## TEXTAUSZUG

——

Ende der ersten Novemberwoche begingen zwei Persönlichkeiten ihren 85. Geburtstag, die wesentliche Exponenten der Turnentwicklungen in der DDR waren: Am 8. November die noch immer mit 22 Deutschen Meistertiteln an der nationalen Statistikspitze stehende Ingrid Lehmann-FÖST und am 9. November einer der profilbildenden Trainer des ehemaligen Potsdamer ASK-Turnzentrums, Richard KARSTEDT ....
Mit ihr begann der Austieg des DDR-Frauenturnens: Ingrid FÖST (links), Ende der Fünfziger, mit den sowjetischen Stars Larissa Latynina und Sofia Muratowa, Weltmeisterin bzw. Vize-Weltmeisterin in Moskau 1958.

——

## DATENSÄTZE
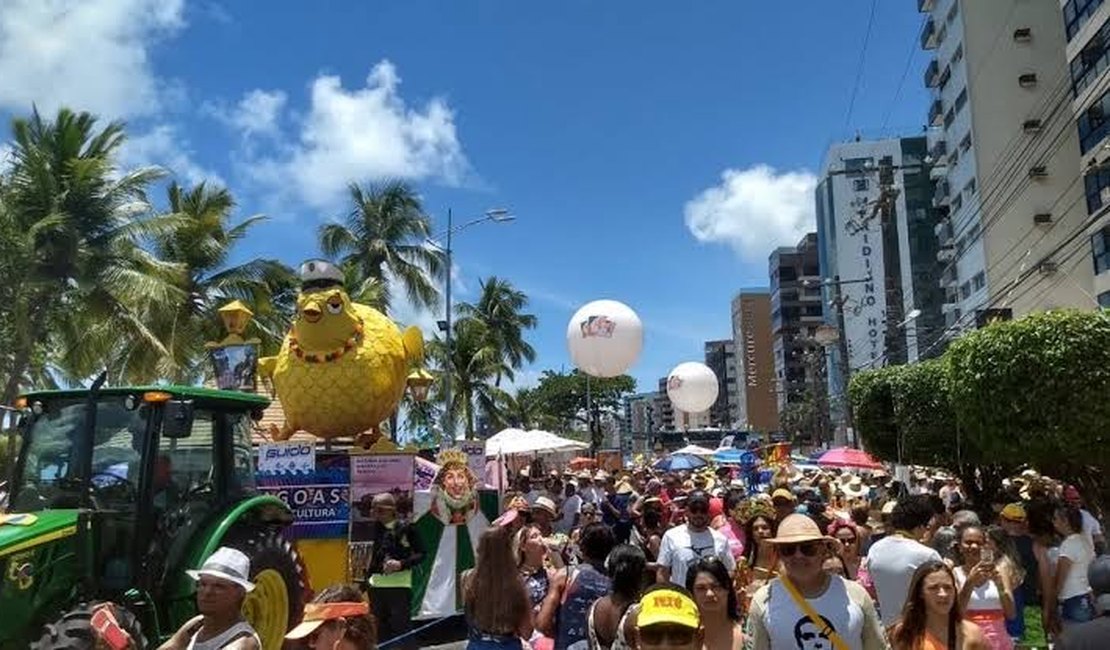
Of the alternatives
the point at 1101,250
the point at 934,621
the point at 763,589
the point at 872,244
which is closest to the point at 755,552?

——

## AUFGABE
Führe den Textauszug über die beiden Turnpersönlichkeiten aus der DDR im Anschluss an seinen letzten Satz weiter.

## ANTWORT
... was bleibt sind Erinnerungen! |
Als Ingrid MICHAELIS gewann die damals für "Einheit Nordost-Berlin" startende Neunzehnjährige bereits 1953, nach der Ära der 5-maligen Mehrkampfmeisterin Charlotte Scholz aus Leipzig (1949 - 1953) ihren ersten Meistertitel am Sprungpferd (1953, in Karl-Marx-Stadt), dem in ihrer Laufbahn bis 1963 weitere 17 Gerätetitel folgen sollten. Dazu kamen insbesondere ihre vier Mehrkampferfolge im Achtkampf ab 1955 bis 1962, die nach Charlotte Scholz (Leipzig) später nur noch von Karin Janz (Berlin) mit je 5 Achtkampf-Titeln (Pflicht + Kür) übertroffen werden sollten.
Später verheiratet war sie als Ingrid FÖST die erste Aktive der aufstrebenden DDR-Turnnation, die auch international auf sich aufmerksam machte: Von ihrem Traditionsverein "Einheit Nordost Berlin" wechselte sie erst zu der einsetzenden besonderen Sportförderung zum ZSKA/ASK "Vorwärts" Berlin, später dann zum SC Dynamo, der sich damals gerade zu dem international erfolgreichsten Frauenturnklub der Welt zu entwickeln begann.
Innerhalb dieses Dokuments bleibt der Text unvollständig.